--- Exercise material ---

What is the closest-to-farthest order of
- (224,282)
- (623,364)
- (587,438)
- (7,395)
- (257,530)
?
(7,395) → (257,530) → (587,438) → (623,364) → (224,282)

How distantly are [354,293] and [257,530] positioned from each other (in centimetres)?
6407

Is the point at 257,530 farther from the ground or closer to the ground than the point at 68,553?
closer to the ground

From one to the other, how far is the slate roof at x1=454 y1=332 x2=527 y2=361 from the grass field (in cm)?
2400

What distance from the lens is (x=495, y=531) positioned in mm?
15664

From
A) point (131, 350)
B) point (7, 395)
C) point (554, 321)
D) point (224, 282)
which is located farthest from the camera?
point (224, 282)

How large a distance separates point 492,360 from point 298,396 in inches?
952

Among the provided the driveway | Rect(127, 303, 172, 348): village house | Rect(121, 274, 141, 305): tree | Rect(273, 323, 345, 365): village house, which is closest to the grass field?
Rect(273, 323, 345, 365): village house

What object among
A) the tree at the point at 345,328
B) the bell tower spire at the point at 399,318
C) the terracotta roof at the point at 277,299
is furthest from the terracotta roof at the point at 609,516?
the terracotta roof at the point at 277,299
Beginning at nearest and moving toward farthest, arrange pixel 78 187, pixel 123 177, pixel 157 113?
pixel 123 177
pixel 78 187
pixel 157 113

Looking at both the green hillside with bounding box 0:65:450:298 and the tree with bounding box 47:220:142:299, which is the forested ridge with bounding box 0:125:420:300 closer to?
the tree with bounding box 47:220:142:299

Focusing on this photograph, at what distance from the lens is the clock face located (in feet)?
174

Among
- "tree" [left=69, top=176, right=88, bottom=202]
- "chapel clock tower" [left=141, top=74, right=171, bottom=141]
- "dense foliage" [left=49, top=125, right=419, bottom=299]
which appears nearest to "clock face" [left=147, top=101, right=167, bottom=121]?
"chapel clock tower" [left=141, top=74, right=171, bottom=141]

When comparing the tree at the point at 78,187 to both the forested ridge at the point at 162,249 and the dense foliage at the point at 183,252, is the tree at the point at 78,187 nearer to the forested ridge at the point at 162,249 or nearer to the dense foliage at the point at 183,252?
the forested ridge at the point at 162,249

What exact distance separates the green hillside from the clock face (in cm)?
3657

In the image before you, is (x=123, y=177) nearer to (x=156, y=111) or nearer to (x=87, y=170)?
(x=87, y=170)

---

Task to carry out » Output all of the records above word for word, without changing, dropping, or adding anything.

Result »
What is the closest-to-farthest order of
- (224,282)
- (623,364)
- (587,438)
- (7,395)
- (257,530)
?
(7,395) → (257,530) → (587,438) → (623,364) → (224,282)

How distantly are [354,293] and [257,530] positioned from each other (in centimetres)?
6407

Is the point at 257,530 farther from the ground or closer to the ground than the point at 68,553?
closer to the ground

From one to the other, how far is the slate roof at x1=454 y1=332 x2=527 y2=361 from the grass field (in cm)?
2400

What distance from the lens is (x=495, y=531) positioned in mm?
15664

From
A) point (131, 350)
B) point (7, 395)
C) point (554, 321)
D) point (224, 282)
which is located farthest from the camera?
point (224, 282)

How large a distance separates point 492,360 from point 298,396 in inches?
952

Among the provided the driveway | Rect(127, 303, 172, 348): village house | Rect(121, 274, 141, 305): tree | Rect(273, 323, 345, 365): village house, which is closest to the grass field?
Rect(273, 323, 345, 365): village house

What object among
A) the tree at the point at 345,328
B) the bell tower spire at the point at 399,318
C) the terracotta roof at the point at 277,299
is furthest from the terracotta roof at the point at 609,516?
the terracotta roof at the point at 277,299
Beginning at nearest and moving toward farthest, arrange pixel 78 187, pixel 123 177, pixel 157 113?
pixel 123 177
pixel 78 187
pixel 157 113

Looking at both the green hillside with bounding box 0:65:450:298 and the tree with bounding box 47:220:142:299, which is the forested ridge with bounding box 0:125:420:300 closer to?
the tree with bounding box 47:220:142:299

Focusing on this photograph, at what distance from the lens is the clock face located (in feet)?
174

Among
- "tree" [left=69, top=176, right=88, bottom=202]
- "chapel clock tower" [left=141, top=74, right=171, bottom=141]
- "dense foliage" [left=49, top=125, right=419, bottom=299]
which appears nearest to "clock face" [left=147, top=101, right=167, bottom=121]?
"chapel clock tower" [left=141, top=74, right=171, bottom=141]

When comparing the tree at the point at 78,187 to both the forested ridge at the point at 162,249 and the dense foliage at the point at 183,252, is the tree at the point at 78,187 nearer to the forested ridge at the point at 162,249 or nearer to the dense foliage at the point at 183,252?
the forested ridge at the point at 162,249

What exact distance separates the green hillside from the clock face (in cm)?
3657

In the image before you, is (x=123, y=177) nearer to (x=156, y=111) or nearer to (x=87, y=170)?
(x=87, y=170)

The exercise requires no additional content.